About 150 supporters of the film community showed up at the legislature today to show their disagreement with the government’s decision to end the Saskatchewan Film Employment Tax Credit (SFETC). Meanwhile, Saskatchewan Premier Brad Wall met with four prominent members of the film industry to talk about the cut.
After the meeting, which went about an hour longer than scheduled, Wall spoke with the press.
First off, Premier Wall clarified (as he did throughout the press conference) that the SFETC is actually a grant. “The tax credit comes as a grant,” he said. “As soon as production starts there’s a calculation on the production, on employment, and money is paid. That’s a grant.”
This is what Premier Wall described late this afternoon as a possible alternative to the SFETC:
“A tax credit, a nonrefundable tax credit will provide you a credit on taxes you paid in the province. In other words, you conduct your activities here, you make some money here, you’ve paid your taxes to the province. Well, a tax credit takes that amount off the taxes you owe.

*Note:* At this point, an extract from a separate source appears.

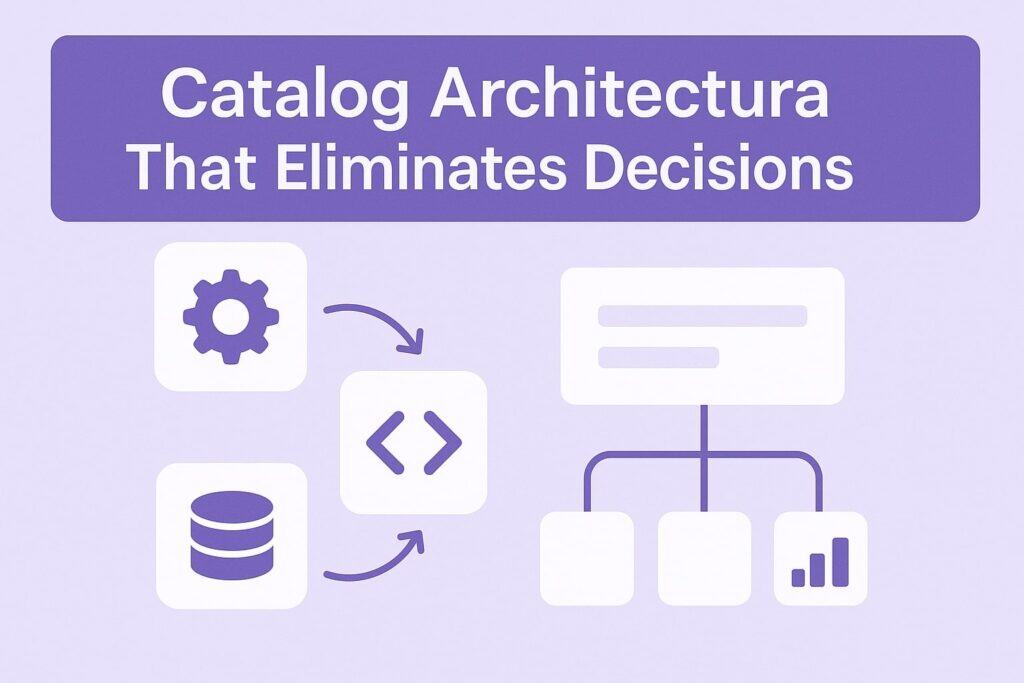 Catalog Architectura
That Eliminates Decisions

It’s not a grant to perhaps a shell corporation you see set up for productions.”
Wall said he wants Saskatchewan companies to benefit, not productions from other jurisdictions coming to the province to set up “shell companies.”
“There are a number of these productions,” he said, “a number of existing tax credits that work like this – a production company will come from another jurisdiction. They’ll still employ Saskatchewan people to be eligible for the tax credit, but they’ll set up a temporary company, a shell company just to do that production. But when the production is over, the company’s ended. But they still receive the grant. That’s different than a tax credit which would actually provide an incentive for industry to remain here, and to put down longer-term roots, in the case of many in this province.”

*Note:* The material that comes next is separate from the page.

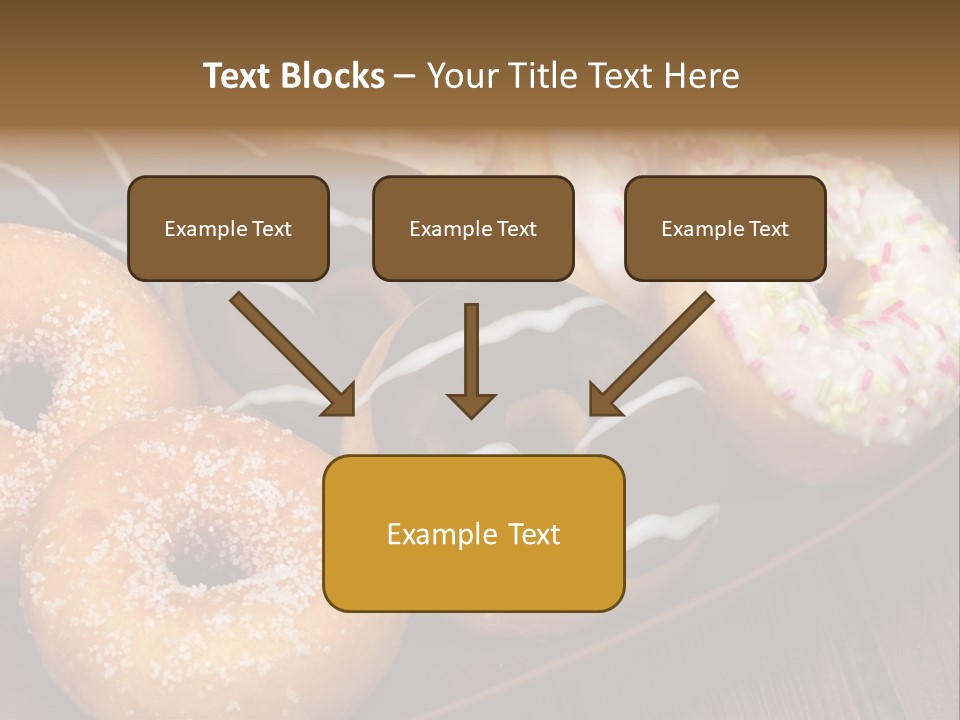 Text Blocks – Your Title Text Here

Example Text

Example Text

Example Text

Example Text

In this view, film production is like manufacturing. You set up your widget factory and stay there as long as possible. But, as meeting attendee Norm Bolen pointed out, film is a transitory beast. It’s its own kind of industry. A production settles down in a region for eight months, employs a large number of local professionals- from cleaners to caterers to carpenters- spends bucket loads of cash and then returns to Toronto or LA. Yes, the company is based elsewhere, but, for many in the industry, that’s a moot point. What’s important is the resulting employment and that bucket load of cash it brings to the region (not to mention the fact that it’s a cultural product, hiring artists to be creative).
It’s estimated that the SFETC help generate $658 million worth of production in the province since its inception in 1998. The government spent $100 million. That’s cash that will dry up very soon.